BE NOT WEARY IN WELL-DOING: When Life Gives You Lemons


A while back I posted Be Not Weary: Dealing With a Handicap.

A number of readers wrote me privately about their experiences with handicapped members of their families.  I had hoped they might comment for everyone to read and be inspired or comforted by their experiences.  No doubt there is still a certain amount of stigma attached to having such children, and they were shy to share publicly.  Because of this I felt the need to make an update that shares a few observations without names.

One friend noted that because abortionists want to prove they are needed, we keep hearing about the poor families who are burdened by handicapped children.  Recently the public has become more aware of the plights of parents who might have been happier if they had aborted, but how often do we hear about families who love and are made better by handicapped or disabled children?  The media does not seem to carry those reports.

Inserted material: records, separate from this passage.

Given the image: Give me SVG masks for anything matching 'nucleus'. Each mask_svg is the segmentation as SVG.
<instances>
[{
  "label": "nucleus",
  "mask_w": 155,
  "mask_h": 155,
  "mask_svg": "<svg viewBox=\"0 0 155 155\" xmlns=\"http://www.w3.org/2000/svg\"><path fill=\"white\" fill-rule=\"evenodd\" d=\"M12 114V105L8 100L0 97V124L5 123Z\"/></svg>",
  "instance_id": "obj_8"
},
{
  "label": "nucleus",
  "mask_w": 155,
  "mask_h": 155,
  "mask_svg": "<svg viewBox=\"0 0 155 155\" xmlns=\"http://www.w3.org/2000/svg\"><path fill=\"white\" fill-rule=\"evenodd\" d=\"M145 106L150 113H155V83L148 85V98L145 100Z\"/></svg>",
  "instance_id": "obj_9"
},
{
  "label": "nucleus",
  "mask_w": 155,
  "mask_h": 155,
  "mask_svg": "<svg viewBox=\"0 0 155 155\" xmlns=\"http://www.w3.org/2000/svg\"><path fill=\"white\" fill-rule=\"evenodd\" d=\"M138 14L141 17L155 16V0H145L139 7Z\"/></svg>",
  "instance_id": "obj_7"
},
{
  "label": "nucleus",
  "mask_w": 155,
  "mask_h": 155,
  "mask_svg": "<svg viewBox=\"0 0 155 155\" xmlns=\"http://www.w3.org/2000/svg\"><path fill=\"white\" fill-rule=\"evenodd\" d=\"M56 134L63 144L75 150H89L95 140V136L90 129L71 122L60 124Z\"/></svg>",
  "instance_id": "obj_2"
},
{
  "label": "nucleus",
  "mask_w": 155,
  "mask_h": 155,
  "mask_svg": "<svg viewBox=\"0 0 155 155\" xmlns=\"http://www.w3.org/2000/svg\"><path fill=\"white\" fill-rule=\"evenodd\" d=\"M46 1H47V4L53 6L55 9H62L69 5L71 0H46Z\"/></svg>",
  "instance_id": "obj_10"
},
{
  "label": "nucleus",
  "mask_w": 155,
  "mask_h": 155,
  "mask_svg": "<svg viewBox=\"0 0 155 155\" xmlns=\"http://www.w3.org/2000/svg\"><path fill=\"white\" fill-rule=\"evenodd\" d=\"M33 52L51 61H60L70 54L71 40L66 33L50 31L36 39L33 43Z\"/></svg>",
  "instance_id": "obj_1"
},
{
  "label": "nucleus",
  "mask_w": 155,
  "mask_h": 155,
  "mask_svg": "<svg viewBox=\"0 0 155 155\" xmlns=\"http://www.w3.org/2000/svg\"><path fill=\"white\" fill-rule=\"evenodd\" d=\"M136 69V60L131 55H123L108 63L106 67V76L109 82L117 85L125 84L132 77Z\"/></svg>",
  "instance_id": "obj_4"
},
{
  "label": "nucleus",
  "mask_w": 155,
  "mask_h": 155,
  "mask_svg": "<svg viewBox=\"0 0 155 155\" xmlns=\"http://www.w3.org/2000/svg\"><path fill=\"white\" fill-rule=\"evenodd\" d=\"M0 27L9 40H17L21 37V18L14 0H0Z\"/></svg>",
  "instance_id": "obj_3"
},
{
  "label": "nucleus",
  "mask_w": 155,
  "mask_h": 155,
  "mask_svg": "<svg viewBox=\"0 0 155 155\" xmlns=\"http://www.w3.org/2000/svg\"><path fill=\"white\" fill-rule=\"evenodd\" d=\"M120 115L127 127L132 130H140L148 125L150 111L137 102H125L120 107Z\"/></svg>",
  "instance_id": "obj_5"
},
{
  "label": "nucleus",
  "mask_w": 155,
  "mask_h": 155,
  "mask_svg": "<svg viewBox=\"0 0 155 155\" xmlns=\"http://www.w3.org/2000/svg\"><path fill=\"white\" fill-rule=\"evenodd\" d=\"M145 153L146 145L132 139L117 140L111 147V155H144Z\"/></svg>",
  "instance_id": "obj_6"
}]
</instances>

Yale-New Haven Teachers Institute has published a research paper called, “Impact of a Handicapped Child on the Family” by Marcia A. Cohen. Granted there are struggles with the care and training of these children, but there is also a majority consensus that they bring love and a greater emphasis on compassion and responsibility. Both parents and siblings tend to benefit from caring for these children.  Numerous examples are given of types of disabilities and how those families dealt with the situation.  Probably the best part of the paper was suggested lesson plans for teachers of normal students who needed to be trained to understand and empathize.

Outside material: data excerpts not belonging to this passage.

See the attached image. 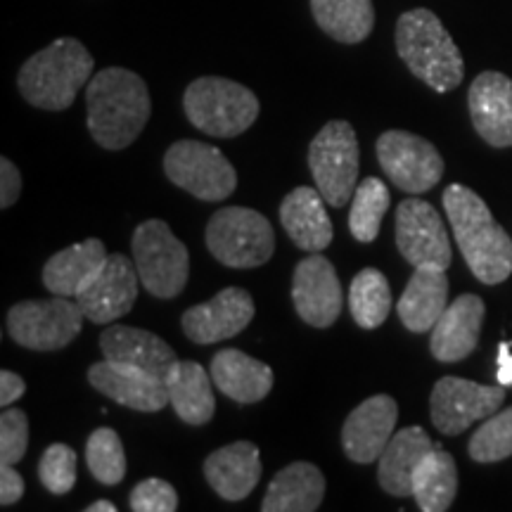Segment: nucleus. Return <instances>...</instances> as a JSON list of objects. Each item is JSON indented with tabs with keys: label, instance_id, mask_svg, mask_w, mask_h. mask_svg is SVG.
Here are the masks:
<instances>
[{
	"label": "nucleus",
	"instance_id": "obj_1",
	"mask_svg": "<svg viewBox=\"0 0 512 512\" xmlns=\"http://www.w3.org/2000/svg\"><path fill=\"white\" fill-rule=\"evenodd\" d=\"M88 131L105 150L133 145L152 114L147 83L124 67H107L88 81Z\"/></svg>",
	"mask_w": 512,
	"mask_h": 512
},
{
	"label": "nucleus",
	"instance_id": "obj_2",
	"mask_svg": "<svg viewBox=\"0 0 512 512\" xmlns=\"http://www.w3.org/2000/svg\"><path fill=\"white\" fill-rule=\"evenodd\" d=\"M444 209L465 264L484 285H498L512 275V238L498 226L491 209L465 185L444 190Z\"/></svg>",
	"mask_w": 512,
	"mask_h": 512
},
{
	"label": "nucleus",
	"instance_id": "obj_3",
	"mask_svg": "<svg viewBox=\"0 0 512 512\" xmlns=\"http://www.w3.org/2000/svg\"><path fill=\"white\" fill-rule=\"evenodd\" d=\"M93 67V55L81 41L57 38L48 48L31 55L19 69V93L38 110H67L74 105L81 88L88 86Z\"/></svg>",
	"mask_w": 512,
	"mask_h": 512
},
{
	"label": "nucleus",
	"instance_id": "obj_4",
	"mask_svg": "<svg viewBox=\"0 0 512 512\" xmlns=\"http://www.w3.org/2000/svg\"><path fill=\"white\" fill-rule=\"evenodd\" d=\"M396 53L432 91H456L463 81V55L432 10L415 8L403 12L396 22Z\"/></svg>",
	"mask_w": 512,
	"mask_h": 512
},
{
	"label": "nucleus",
	"instance_id": "obj_5",
	"mask_svg": "<svg viewBox=\"0 0 512 512\" xmlns=\"http://www.w3.org/2000/svg\"><path fill=\"white\" fill-rule=\"evenodd\" d=\"M183 110L190 124L214 138H235L259 117V100L238 81L202 76L185 88Z\"/></svg>",
	"mask_w": 512,
	"mask_h": 512
},
{
	"label": "nucleus",
	"instance_id": "obj_6",
	"mask_svg": "<svg viewBox=\"0 0 512 512\" xmlns=\"http://www.w3.org/2000/svg\"><path fill=\"white\" fill-rule=\"evenodd\" d=\"M131 249L140 283L152 297L174 299L185 290L190 275L188 247L171 233L169 223L162 219L140 223Z\"/></svg>",
	"mask_w": 512,
	"mask_h": 512
},
{
	"label": "nucleus",
	"instance_id": "obj_7",
	"mask_svg": "<svg viewBox=\"0 0 512 512\" xmlns=\"http://www.w3.org/2000/svg\"><path fill=\"white\" fill-rule=\"evenodd\" d=\"M207 247L228 268L264 266L275 252L271 221L247 207H223L207 223Z\"/></svg>",
	"mask_w": 512,
	"mask_h": 512
},
{
	"label": "nucleus",
	"instance_id": "obj_8",
	"mask_svg": "<svg viewBox=\"0 0 512 512\" xmlns=\"http://www.w3.org/2000/svg\"><path fill=\"white\" fill-rule=\"evenodd\" d=\"M313 183L332 207H344L356 192L358 138L349 121H328L309 145Z\"/></svg>",
	"mask_w": 512,
	"mask_h": 512
},
{
	"label": "nucleus",
	"instance_id": "obj_9",
	"mask_svg": "<svg viewBox=\"0 0 512 512\" xmlns=\"http://www.w3.org/2000/svg\"><path fill=\"white\" fill-rule=\"evenodd\" d=\"M164 174L171 183L202 202L228 200L238 188V174L219 147L178 140L166 150Z\"/></svg>",
	"mask_w": 512,
	"mask_h": 512
},
{
	"label": "nucleus",
	"instance_id": "obj_10",
	"mask_svg": "<svg viewBox=\"0 0 512 512\" xmlns=\"http://www.w3.org/2000/svg\"><path fill=\"white\" fill-rule=\"evenodd\" d=\"M86 313L76 299L55 297L43 302H19L8 311V332L19 347L60 351L79 337Z\"/></svg>",
	"mask_w": 512,
	"mask_h": 512
},
{
	"label": "nucleus",
	"instance_id": "obj_11",
	"mask_svg": "<svg viewBox=\"0 0 512 512\" xmlns=\"http://www.w3.org/2000/svg\"><path fill=\"white\" fill-rule=\"evenodd\" d=\"M377 162L384 176L408 195L432 190L444 176V159L430 140L408 131H387L377 138Z\"/></svg>",
	"mask_w": 512,
	"mask_h": 512
},
{
	"label": "nucleus",
	"instance_id": "obj_12",
	"mask_svg": "<svg viewBox=\"0 0 512 512\" xmlns=\"http://www.w3.org/2000/svg\"><path fill=\"white\" fill-rule=\"evenodd\" d=\"M505 401V387H486L463 377H441L430 396V413L434 427L441 434L456 437L472 422L494 415Z\"/></svg>",
	"mask_w": 512,
	"mask_h": 512
},
{
	"label": "nucleus",
	"instance_id": "obj_13",
	"mask_svg": "<svg viewBox=\"0 0 512 512\" xmlns=\"http://www.w3.org/2000/svg\"><path fill=\"white\" fill-rule=\"evenodd\" d=\"M396 247L413 268L451 266L453 252L439 211L425 200H403L396 209Z\"/></svg>",
	"mask_w": 512,
	"mask_h": 512
},
{
	"label": "nucleus",
	"instance_id": "obj_14",
	"mask_svg": "<svg viewBox=\"0 0 512 512\" xmlns=\"http://www.w3.org/2000/svg\"><path fill=\"white\" fill-rule=\"evenodd\" d=\"M138 283L136 261L124 254H110L91 283L79 292L76 302L91 323L110 325L133 309L138 299Z\"/></svg>",
	"mask_w": 512,
	"mask_h": 512
},
{
	"label": "nucleus",
	"instance_id": "obj_15",
	"mask_svg": "<svg viewBox=\"0 0 512 512\" xmlns=\"http://www.w3.org/2000/svg\"><path fill=\"white\" fill-rule=\"evenodd\" d=\"M292 302L299 318L311 328H330L342 313V285H339L335 266L320 252L306 256L294 268Z\"/></svg>",
	"mask_w": 512,
	"mask_h": 512
},
{
	"label": "nucleus",
	"instance_id": "obj_16",
	"mask_svg": "<svg viewBox=\"0 0 512 512\" xmlns=\"http://www.w3.org/2000/svg\"><path fill=\"white\" fill-rule=\"evenodd\" d=\"M252 294L242 287H226L214 299L200 306H190L183 313L181 325L185 337L195 344H216L235 337L252 323Z\"/></svg>",
	"mask_w": 512,
	"mask_h": 512
},
{
	"label": "nucleus",
	"instance_id": "obj_17",
	"mask_svg": "<svg viewBox=\"0 0 512 512\" xmlns=\"http://www.w3.org/2000/svg\"><path fill=\"white\" fill-rule=\"evenodd\" d=\"M399 406L392 396L375 394L349 413L342 427V446L349 460L368 465L380 460L382 451L394 437Z\"/></svg>",
	"mask_w": 512,
	"mask_h": 512
},
{
	"label": "nucleus",
	"instance_id": "obj_18",
	"mask_svg": "<svg viewBox=\"0 0 512 512\" xmlns=\"http://www.w3.org/2000/svg\"><path fill=\"white\" fill-rule=\"evenodd\" d=\"M88 382L93 384V389L133 411L157 413L169 403V389L162 377L147 373L143 368L110 361V358L93 363L88 370Z\"/></svg>",
	"mask_w": 512,
	"mask_h": 512
},
{
	"label": "nucleus",
	"instance_id": "obj_19",
	"mask_svg": "<svg viewBox=\"0 0 512 512\" xmlns=\"http://www.w3.org/2000/svg\"><path fill=\"white\" fill-rule=\"evenodd\" d=\"M470 117L479 138L491 147H512V79L501 72H484L467 93Z\"/></svg>",
	"mask_w": 512,
	"mask_h": 512
},
{
	"label": "nucleus",
	"instance_id": "obj_20",
	"mask_svg": "<svg viewBox=\"0 0 512 512\" xmlns=\"http://www.w3.org/2000/svg\"><path fill=\"white\" fill-rule=\"evenodd\" d=\"M486 306L477 294H460L432 328L430 351L441 363H458L477 349Z\"/></svg>",
	"mask_w": 512,
	"mask_h": 512
},
{
	"label": "nucleus",
	"instance_id": "obj_21",
	"mask_svg": "<svg viewBox=\"0 0 512 512\" xmlns=\"http://www.w3.org/2000/svg\"><path fill=\"white\" fill-rule=\"evenodd\" d=\"M102 356L110 361L126 363V366L143 368L147 373L162 377L171 373L178 363L176 351L169 342L157 337L155 332L131 328V325H110L100 335Z\"/></svg>",
	"mask_w": 512,
	"mask_h": 512
},
{
	"label": "nucleus",
	"instance_id": "obj_22",
	"mask_svg": "<svg viewBox=\"0 0 512 512\" xmlns=\"http://www.w3.org/2000/svg\"><path fill=\"white\" fill-rule=\"evenodd\" d=\"M325 204L328 202L320 195V190H313L309 185L294 188L280 204V223L285 233L290 235L294 245L309 254L328 249L335 238V228H332Z\"/></svg>",
	"mask_w": 512,
	"mask_h": 512
},
{
	"label": "nucleus",
	"instance_id": "obj_23",
	"mask_svg": "<svg viewBox=\"0 0 512 512\" xmlns=\"http://www.w3.org/2000/svg\"><path fill=\"white\" fill-rule=\"evenodd\" d=\"M204 477L211 489L226 501H242L261 479L259 448L252 441H235L204 460Z\"/></svg>",
	"mask_w": 512,
	"mask_h": 512
},
{
	"label": "nucleus",
	"instance_id": "obj_24",
	"mask_svg": "<svg viewBox=\"0 0 512 512\" xmlns=\"http://www.w3.org/2000/svg\"><path fill=\"white\" fill-rule=\"evenodd\" d=\"M437 446L420 425L396 432L382 451L377 465V482L387 494L406 498L413 496V475L427 453Z\"/></svg>",
	"mask_w": 512,
	"mask_h": 512
},
{
	"label": "nucleus",
	"instance_id": "obj_25",
	"mask_svg": "<svg viewBox=\"0 0 512 512\" xmlns=\"http://www.w3.org/2000/svg\"><path fill=\"white\" fill-rule=\"evenodd\" d=\"M448 309V278L444 268L422 266L408 280L396 313L411 332H432L441 313Z\"/></svg>",
	"mask_w": 512,
	"mask_h": 512
},
{
	"label": "nucleus",
	"instance_id": "obj_26",
	"mask_svg": "<svg viewBox=\"0 0 512 512\" xmlns=\"http://www.w3.org/2000/svg\"><path fill=\"white\" fill-rule=\"evenodd\" d=\"M211 380L221 394L238 403L266 399L273 387V370L240 349H223L211 358Z\"/></svg>",
	"mask_w": 512,
	"mask_h": 512
},
{
	"label": "nucleus",
	"instance_id": "obj_27",
	"mask_svg": "<svg viewBox=\"0 0 512 512\" xmlns=\"http://www.w3.org/2000/svg\"><path fill=\"white\" fill-rule=\"evenodd\" d=\"M107 249L98 238L72 245L53 254L43 266V285L57 297L76 299L107 261Z\"/></svg>",
	"mask_w": 512,
	"mask_h": 512
},
{
	"label": "nucleus",
	"instance_id": "obj_28",
	"mask_svg": "<svg viewBox=\"0 0 512 512\" xmlns=\"http://www.w3.org/2000/svg\"><path fill=\"white\" fill-rule=\"evenodd\" d=\"M325 498V477L313 463L283 467L261 503L264 512H316Z\"/></svg>",
	"mask_w": 512,
	"mask_h": 512
},
{
	"label": "nucleus",
	"instance_id": "obj_29",
	"mask_svg": "<svg viewBox=\"0 0 512 512\" xmlns=\"http://www.w3.org/2000/svg\"><path fill=\"white\" fill-rule=\"evenodd\" d=\"M166 389H169V403L178 418L192 427L207 425L214 418L216 401L211 389V373L200 363L178 361L171 373L166 375Z\"/></svg>",
	"mask_w": 512,
	"mask_h": 512
},
{
	"label": "nucleus",
	"instance_id": "obj_30",
	"mask_svg": "<svg viewBox=\"0 0 512 512\" xmlns=\"http://www.w3.org/2000/svg\"><path fill=\"white\" fill-rule=\"evenodd\" d=\"M458 494L456 460L444 448L434 446L413 475V498L422 512H444Z\"/></svg>",
	"mask_w": 512,
	"mask_h": 512
},
{
	"label": "nucleus",
	"instance_id": "obj_31",
	"mask_svg": "<svg viewBox=\"0 0 512 512\" xmlns=\"http://www.w3.org/2000/svg\"><path fill=\"white\" fill-rule=\"evenodd\" d=\"M318 27L339 43L366 41L375 27L373 0H311Z\"/></svg>",
	"mask_w": 512,
	"mask_h": 512
},
{
	"label": "nucleus",
	"instance_id": "obj_32",
	"mask_svg": "<svg viewBox=\"0 0 512 512\" xmlns=\"http://www.w3.org/2000/svg\"><path fill=\"white\" fill-rule=\"evenodd\" d=\"M351 316L363 330H375L392 311V287L377 268H363L349 287Z\"/></svg>",
	"mask_w": 512,
	"mask_h": 512
},
{
	"label": "nucleus",
	"instance_id": "obj_33",
	"mask_svg": "<svg viewBox=\"0 0 512 512\" xmlns=\"http://www.w3.org/2000/svg\"><path fill=\"white\" fill-rule=\"evenodd\" d=\"M389 202V188L380 178H366L356 185L354 197H351V211H349V230L358 242H375L380 235V226L384 214H387Z\"/></svg>",
	"mask_w": 512,
	"mask_h": 512
},
{
	"label": "nucleus",
	"instance_id": "obj_34",
	"mask_svg": "<svg viewBox=\"0 0 512 512\" xmlns=\"http://www.w3.org/2000/svg\"><path fill=\"white\" fill-rule=\"evenodd\" d=\"M86 465L91 475L105 486H117L126 475V453L119 434L100 427L86 441Z\"/></svg>",
	"mask_w": 512,
	"mask_h": 512
},
{
	"label": "nucleus",
	"instance_id": "obj_35",
	"mask_svg": "<svg viewBox=\"0 0 512 512\" xmlns=\"http://www.w3.org/2000/svg\"><path fill=\"white\" fill-rule=\"evenodd\" d=\"M470 458L475 463L489 465L498 463L512 456V408H505L501 413L489 415L484 420V425L472 434L470 446Z\"/></svg>",
	"mask_w": 512,
	"mask_h": 512
},
{
	"label": "nucleus",
	"instance_id": "obj_36",
	"mask_svg": "<svg viewBox=\"0 0 512 512\" xmlns=\"http://www.w3.org/2000/svg\"><path fill=\"white\" fill-rule=\"evenodd\" d=\"M38 477L50 494H69L76 484V453L64 444L48 446L38 465Z\"/></svg>",
	"mask_w": 512,
	"mask_h": 512
},
{
	"label": "nucleus",
	"instance_id": "obj_37",
	"mask_svg": "<svg viewBox=\"0 0 512 512\" xmlns=\"http://www.w3.org/2000/svg\"><path fill=\"white\" fill-rule=\"evenodd\" d=\"M29 446V420L19 408L0 415V465H17Z\"/></svg>",
	"mask_w": 512,
	"mask_h": 512
},
{
	"label": "nucleus",
	"instance_id": "obj_38",
	"mask_svg": "<svg viewBox=\"0 0 512 512\" xmlns=\"http://www.w3.org/2000/svg\"><path fill=\"white\" fill-rule=\"evenodd\" d=\"M128 503L136 512H174L178 510V494L164 479H143L131 491Z\"/></svg>",
	"mask_w": 512,
	"mask_h": 512
},
{
	"label": "nucleus",
	"instance_id": "obj_39",
	"mask_svg": "<svg viewBox=\"0 0 512 512\" xmlns=\"http://www.w3.org/2000/svg\"><path fill=\"white\" fill-rule=\"evenodd\" d=\"M19 192H22L19 169L8 157H3L0 159V207L10 209L19 200Z\"/></svg>",
	"mask_w": 512,
	"mask_h": 512
},
{
	"label": "nucleus",
	"instance_id": "obj_40",
	"mask_svg": "<svg viewBox=\"0 0 512 512\" xmlns=\"http://www.w3.org/2000/svg\"><path fill=\"white\" fill-rule=\"evenodd\" d=\"M24 496V479L12 465H0V505H12Z\"/></svg>",
	"mask_w": 512,
	"mask_h": 512
},
{
	"label": "nucleus",
	"instance_id": "obj_41",
	"mask_svg": "<svg viewBox=\"0 0 512 512\" xmlns=\"http://www.w3.org/2000/svg\"><path fill=\"white\" fill-rule=\"evenodd\" d=\"M24 392H27V382L17 373H12V370L0 373V406L10 408L17 399H22Z\"/></svg>",
	"mask_w": 512,
	"mask_h": 512
},
{
	"label": "nucleus",
	"instance_id": "obj_42",
	"mask_svg": "<svg viewBox=\"0 0 512 512\" xmlns=\"http://www.w3.org/2000/svg\"><path fill=\"white\" fill-rule=\"evenodd\" d=\"M512 344L510 342H503L501 347H498V373H496V380L501 387H510L512 384Z\"/></svg>",
	"mask_w": 512,
	"mask_h": 512
},
{
	"label": "nucleus",
	"instance_id": "obj_43",
	"mask_svg": "<svg viewBox=\"0 0 512 512\" xmlns=\"http://www.w3.org/2000/svg\"><path fill=\"white\" fill-rule=\"evenodd\" d=\"M86 512H117V505L110 501H95L93 505H88Z\"/></svg>",
	"mask_w": 512,
	"mask_h": 512
}]
</instances>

When Life Gives You Lemons.… make something else. Tell us about a time you used an object or resolved a tricky situation in an unorthodox way.

One thought on “BE NOT WEARY IN WELL-DOING: When Life Gives You Lemons

  1. As a mom to four with two on the autism spectrum, I will gladly say they have been among the most amazing blessings of my life. I am currently writing a book on this very subject because so few hear anything these days but the”tragedy” autism is. Sure, there are days it is so hard, but the delight in seeing their beautiful, often more perceptive view of the world is infinitely better than if I’d never known them. People who advocate abortion think too often on convenience. What is convenience in the face of an existence marked by such love and purpose?